[antlr-interest] lookahead DFA too big?

Sam Barnett-Cormack s.barnett-cormack at lancaster.ac.uk
Thu Mar 5 05:18:17 PST 2009


Thomas Brandon wrote:
> On Thu, Mar 5, 2009 at 9:50 PM, Andreas Meyer
> <andreas.meyer at smartshift.de> wrote:
>> Maybe it's possible to partition the set of keywords, but that would be
>> some effort: figuring out for 800 keywords, where they appear, what is
>> the context they are used in etc. Note that the problem only appeared
>> after switching to ANTLR 3.1, ANTLR 2.7 was fine with it and the
>> generated parser works well.
> Presumably in ANTLR 2.7 you used the literals table, ANTLR 3 handles
> the keyword identifier distinction through it's nifty DFAs,
> unfortunately with such a large number of keywords the DFA needed gets
> pretty complicated, especially if you have a number of other rules
> which allow subsets of your keyword vocabulary.
> You can duplicate the 2.7 behaviour by having an action in your
> identifier rule test a hashtable. Something like:
> tokens {
>   KEYWORDA;
>   KEYWORDB;
> }
> 
> @lexer::members {
>   private Hashtable<String,Integer> literalsTable = new Hashtable() {{
>     put("keyworda", KEYWORDA);
>     put("keywordb", KEYWORDB);
>   }};
> 
>   private int checkLiterals(String text) {
>     Integer type = literalsTable.get(text);
>     if(type != null)

## [DATA EXTRACT]
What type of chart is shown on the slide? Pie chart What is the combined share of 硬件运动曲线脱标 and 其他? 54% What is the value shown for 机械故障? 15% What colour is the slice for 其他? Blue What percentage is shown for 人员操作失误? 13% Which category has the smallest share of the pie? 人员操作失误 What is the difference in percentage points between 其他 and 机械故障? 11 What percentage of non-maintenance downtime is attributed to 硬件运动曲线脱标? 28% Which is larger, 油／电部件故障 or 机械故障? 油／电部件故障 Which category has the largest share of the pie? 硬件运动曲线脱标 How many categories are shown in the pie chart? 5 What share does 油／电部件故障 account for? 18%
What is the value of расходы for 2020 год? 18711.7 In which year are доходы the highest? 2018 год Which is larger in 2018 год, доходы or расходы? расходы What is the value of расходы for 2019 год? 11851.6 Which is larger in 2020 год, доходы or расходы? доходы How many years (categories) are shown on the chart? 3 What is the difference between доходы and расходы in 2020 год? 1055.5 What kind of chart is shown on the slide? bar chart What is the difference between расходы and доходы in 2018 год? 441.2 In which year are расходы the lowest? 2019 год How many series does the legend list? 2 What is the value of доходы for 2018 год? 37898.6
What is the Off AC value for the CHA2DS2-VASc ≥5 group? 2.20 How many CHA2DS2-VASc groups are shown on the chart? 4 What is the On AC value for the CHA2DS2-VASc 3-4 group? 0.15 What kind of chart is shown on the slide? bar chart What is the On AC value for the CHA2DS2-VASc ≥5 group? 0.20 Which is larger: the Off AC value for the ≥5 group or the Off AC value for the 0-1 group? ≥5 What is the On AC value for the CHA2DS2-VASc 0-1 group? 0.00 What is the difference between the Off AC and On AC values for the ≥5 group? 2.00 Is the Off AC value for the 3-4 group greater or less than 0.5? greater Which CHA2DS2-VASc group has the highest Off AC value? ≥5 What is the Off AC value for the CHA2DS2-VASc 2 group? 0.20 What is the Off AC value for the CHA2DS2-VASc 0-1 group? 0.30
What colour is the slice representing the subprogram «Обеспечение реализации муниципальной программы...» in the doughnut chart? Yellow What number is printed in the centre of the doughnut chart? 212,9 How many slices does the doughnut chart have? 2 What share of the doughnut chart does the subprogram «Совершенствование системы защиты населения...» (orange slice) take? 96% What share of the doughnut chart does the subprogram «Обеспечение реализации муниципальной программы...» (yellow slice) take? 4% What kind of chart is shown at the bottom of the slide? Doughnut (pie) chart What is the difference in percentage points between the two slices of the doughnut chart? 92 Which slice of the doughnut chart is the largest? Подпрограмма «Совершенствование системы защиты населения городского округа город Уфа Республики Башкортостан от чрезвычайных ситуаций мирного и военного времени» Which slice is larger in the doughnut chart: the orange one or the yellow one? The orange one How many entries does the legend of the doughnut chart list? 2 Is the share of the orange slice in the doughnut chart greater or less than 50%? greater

## [THINGS TO DO]
(A) Answer the following questions about the mailing-list message, giving each answer on its own line with the matching marker:
(i) How many keywords does Andreas Meyer say would need to be analyzed?
(ii) Which version of ANTLR handled the grammar without trouble?
(iii) What string is mapped to KEYWORDB in the sample code?
(B) Revise the passage of the mailing-list message that opens with the words "[antlr-interest] lookahead DFA" and closes with "parser works well.", writing it out in full with "effort" replaced by "work".

## [ANSWERS FOR THE EXERCISE]
(A)
(i) 800
(ii) ANTLR 2.7
(iii) "keywordb"

(B)
[antlr-interest] lookahead DFA too big?

Sam Barnett-Cormack s.barnett-cormack at lancaster.ac.uk
Thu Mar 5 05:18:17 PST 2009


Thomas Brandon wrote:
> On Thu, Mar 5, 2009 at 9:50 PM, Andreas Meyer
> <andreas.meyer at smartshift.de> wrote:
>> Maybe it's possible to partition the set of keywords, but that would be
>> some work: figuring out for 800 keywords, where they appear, what is
>> the context they are used in etc. Note that the problem only appeared
>> after switching to ANTLR 3.1, ANTLR 2.7 was fine with it and the
>> generated parser works well.